I’ve never been known for my spontaneity, but when a dear friend called late December to tell me she and her husband would be caretaking the 100-year-old cabins in Montana that we love during the month of January and invited us to come visit, I couldn’t say “yes” fast enough! Set in a breathtaking valley north of Yellowstone and surrounded by spectacular mountains, it’s a place that tugs at my heartstrings, even in the dead of winter.
So Bill and I loaded our pickup with snowshoes, mukluks, down jackets and trusty popcorn popper. We hit the road during our Minnesota sub-zero temps and headed west—something that never fails to excite our spirits. After a day and a half of driving, we finally left the flatlands of North Dakota and began seeing hilly terrain.
We arrived the second night to an open-arms greeting from friends that have spanned decades. We settled in quickly to our little cabin with the the cozy warmth of hand-hewn logs, fur blankets and cowboy furnishings. It was the perfect place to lay our heads in this western paradise.
We awoke the next morning to the sight of mountains through our cabin windows and unseasonably warm outdoor temperatures. We spent the day in Yellowstone, entering through the park’s north entrance. The countryside was sparsely covered in quickly-melting snow. We drove the Lamar Valley and saw elk, deer and pronghorn along the road—none of which were phased by our passing or pausing to photograph. We spotted herd after herd of bison in the north-east portion of the park. At one point we watched as an entire group decided to run and romp through the field in what seemed to be a circular kind of playful dance. And, as if they needed to exert more energy, they then began to stampede down the center of the road in front of us, creating a remarkable spectacle. It was one of those rarely-seen sights that, by itself, would have made the entire trip worthwhile—but the blessings just kept coming.
The next day we ventured north from our cabin and enjoyed some time at Greycliff Mill, having coffee and strolling through their market place, fiber and leather shops and cheese cave. We stopped in Livingston where my husband kindly dropped me off for what has become a road trip tradition—small town thrifting! I had a blast rummaging through the bargain bins of this little town and learning so much about their culture in the process. The best part was scoring the perfect “new” soup ladle and a down jacket that fit me to a tee! And, yes, being from Minnesota, I feel entitled to another down jacket even though I may already have half a dozen. With a squeaky-clean truck (car-washing was my husband’s treat during my shopping) and a few deals in hand, we were having another great day.
Dinner with our friends that evening was the right blend of good food, long talks and great laughter. Moments melted quickly into hours. It was good to catch up.
We spent the morning of our final day out west sipping coffee and sitting on our cabin porch gazing at the mountains and listening to the nearby stream and the chirping sounds of birds. Nothing in those moments could have been more ideal and we were content to be together in that place.
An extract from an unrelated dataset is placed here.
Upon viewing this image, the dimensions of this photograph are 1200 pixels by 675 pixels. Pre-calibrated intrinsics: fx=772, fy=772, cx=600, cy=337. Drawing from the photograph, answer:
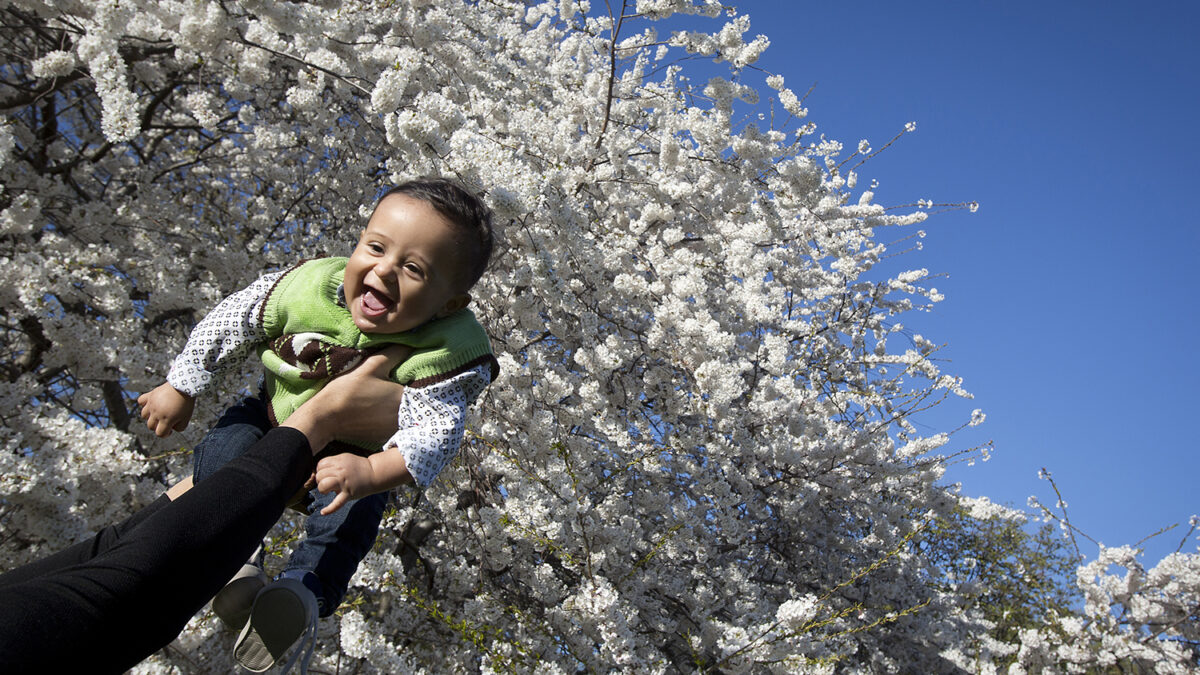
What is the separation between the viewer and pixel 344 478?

We planned to meet our friends that afternoon at a nearby hot springs. But after arriving we noticed a sign that read, “Closed for Plumbing Problems.” Our hearts sank until a kind-looking woman, who we later discovered was the manager, approached our vehicle. We asked if the springs were truly closed and explained our disappointment since we had come from Minnesota hoping to take a dip. She could not have been nicer and quickly explained that the plumbing issue had to do with the changing house and, if we were willing to change in our vehicles, we would be welcome to enjoy the springs and have the place essentially all to ourselves. We were overwhelmed by her gracious generosity and we thanked her profusely, especially after she refused to let us pay! We soaked in those steamy mineral waters amidst some light snow in the air. Gazing at the surrounding mountains, we felt every muscle in our bodies unwind and relax. It was a balm for both body and soul. Another memorable gift on this trip. One for the books.
Leaving this morning meant another two-day trip back home. The sun bathed our rustic cabin in a golden glow that made it even harder to leave. We said goodbye to our friends, to the mountains and our cabin home-away-from-home and set our sights on the long road ahead.
Not too many folks would make a four-day drive for a three-day destination experience. But this excursion was worth every mile and every hour spent. We return to Minnesota full of new memories and renewed joy. The mountains seem to do that—every time.